PROBLEM STATEMENT
For the entries that appear below, write out the exact text and omit the pictures.

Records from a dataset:
***
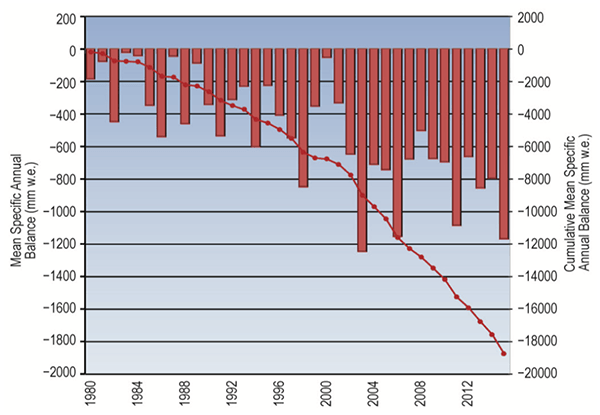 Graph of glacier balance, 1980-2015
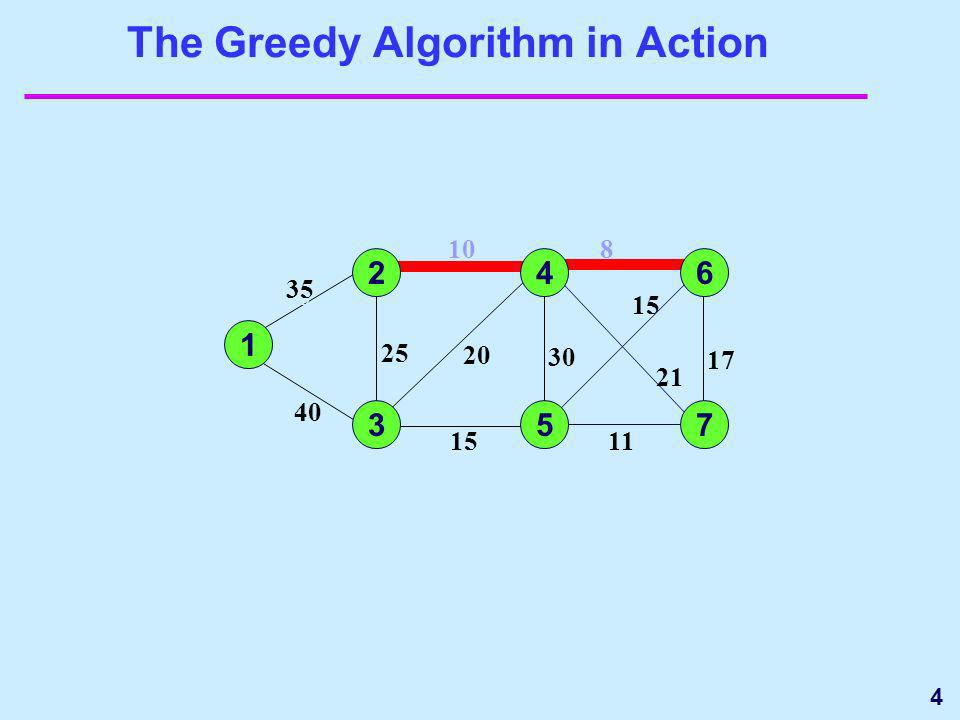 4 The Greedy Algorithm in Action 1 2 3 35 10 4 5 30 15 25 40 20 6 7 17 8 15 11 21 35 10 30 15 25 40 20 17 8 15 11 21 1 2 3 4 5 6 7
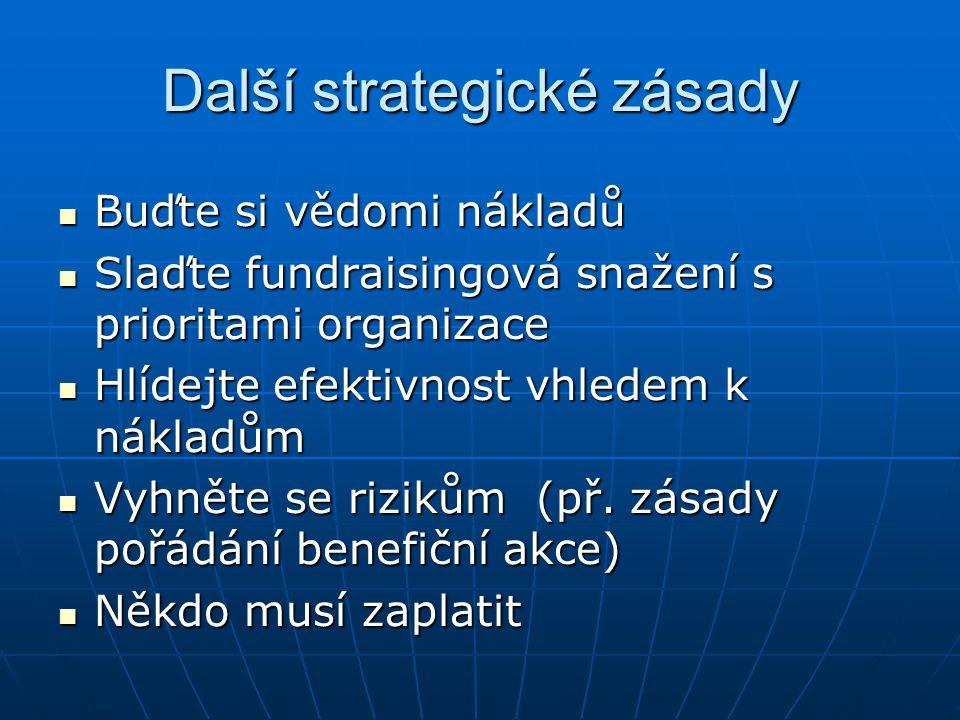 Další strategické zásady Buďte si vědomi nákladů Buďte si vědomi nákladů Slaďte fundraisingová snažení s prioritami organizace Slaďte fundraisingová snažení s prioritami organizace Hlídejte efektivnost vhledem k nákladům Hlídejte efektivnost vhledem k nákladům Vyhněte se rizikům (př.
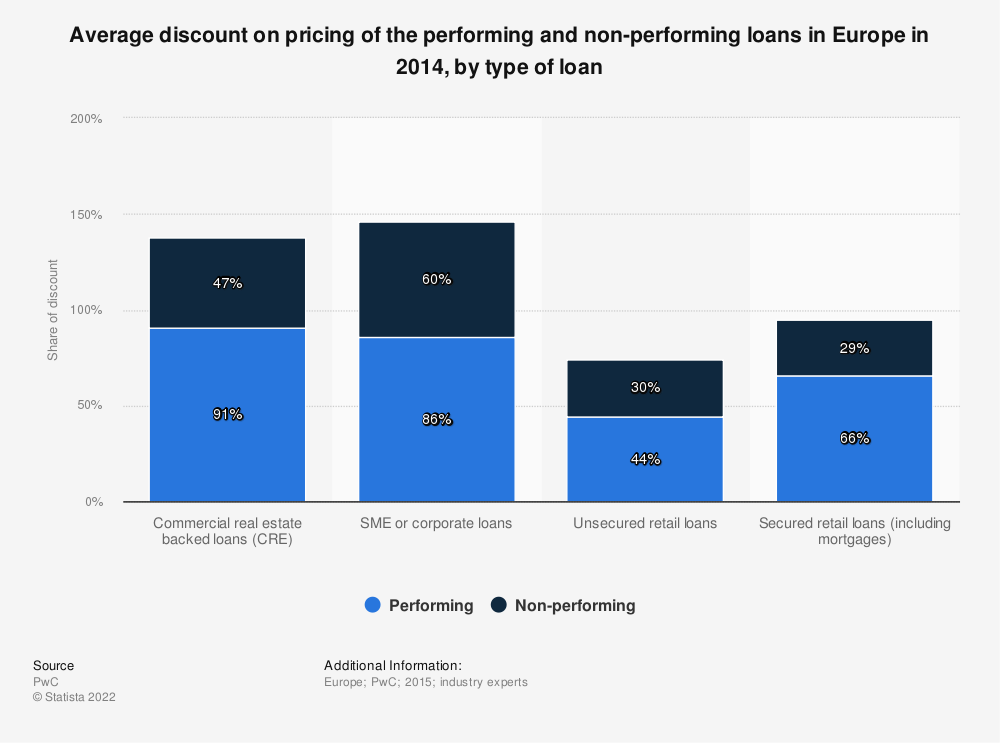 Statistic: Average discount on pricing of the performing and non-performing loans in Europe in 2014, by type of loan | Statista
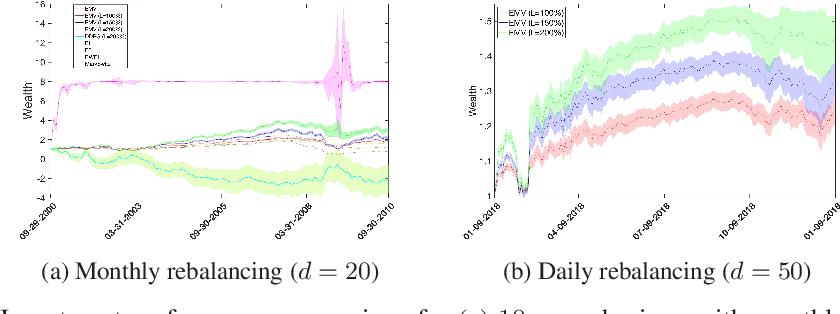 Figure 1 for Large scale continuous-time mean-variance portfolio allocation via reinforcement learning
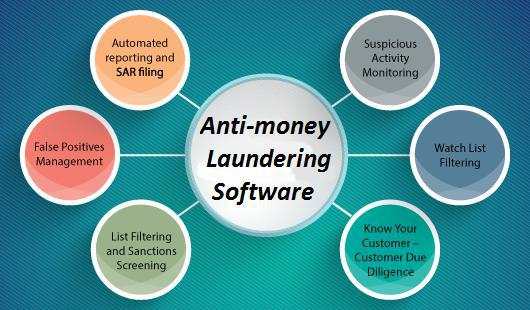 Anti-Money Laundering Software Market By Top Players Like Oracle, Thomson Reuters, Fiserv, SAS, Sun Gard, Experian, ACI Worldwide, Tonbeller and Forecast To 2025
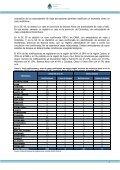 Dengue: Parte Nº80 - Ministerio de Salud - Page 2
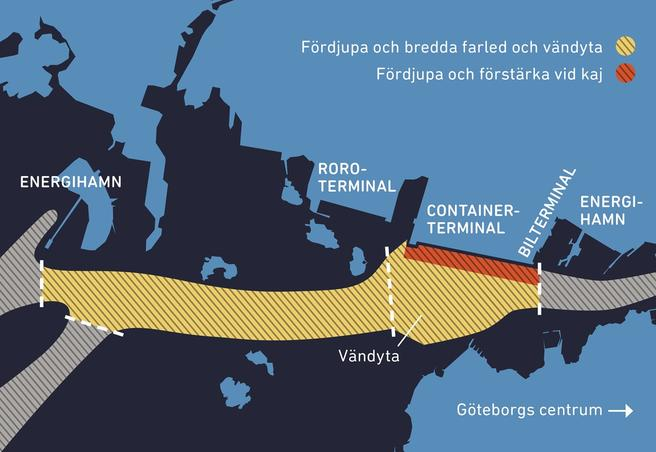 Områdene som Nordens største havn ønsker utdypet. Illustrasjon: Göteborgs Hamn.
***
COMPLETED TASK
 Graph of glacier balance, 1980-2015
 4 The Greedy Algorithm in Action 1 2 3 35 10 4 5 30 15 25 40 20 6 7 17 8 15 11 21 35 10 30 15 25 40 20 17 8 15 11 21 1 2 3 4 5 6 7
 Další strategické zásady Buďte si vědomi nákladů Buďte si vědomi nákladů Slaďte fundraisingová snažení s prioritami organizace Slaďte fundraisingová snažení s prioritami organizace Hlídejte efektivnost vhledem k nákladům Hlídejte efektivnost vhledem k nákladům Vyhněte se rizikům (př.
 Statistic: Average discount on pricing of the performing and non-performing loans in Europe in 2014, by type of loan | Statista
 Figure 1 for Large scale continuous-time mean-variance portfolio allocation via reinforcement learning
 Anti-Money Laundering Software Market By Top Players Like Oracle, Thomson Reuters, Fiserv, SAS, Sun Gard, Experian, ACI Worldwide, Tonbeller and Forecast To 2025
 Dengue: Parte Nº80 - Ministerio de Salud - Page 2
 Områdene som Nordens største havn ønsker utdypet. Illustrasjon: Göteborgs Hamn.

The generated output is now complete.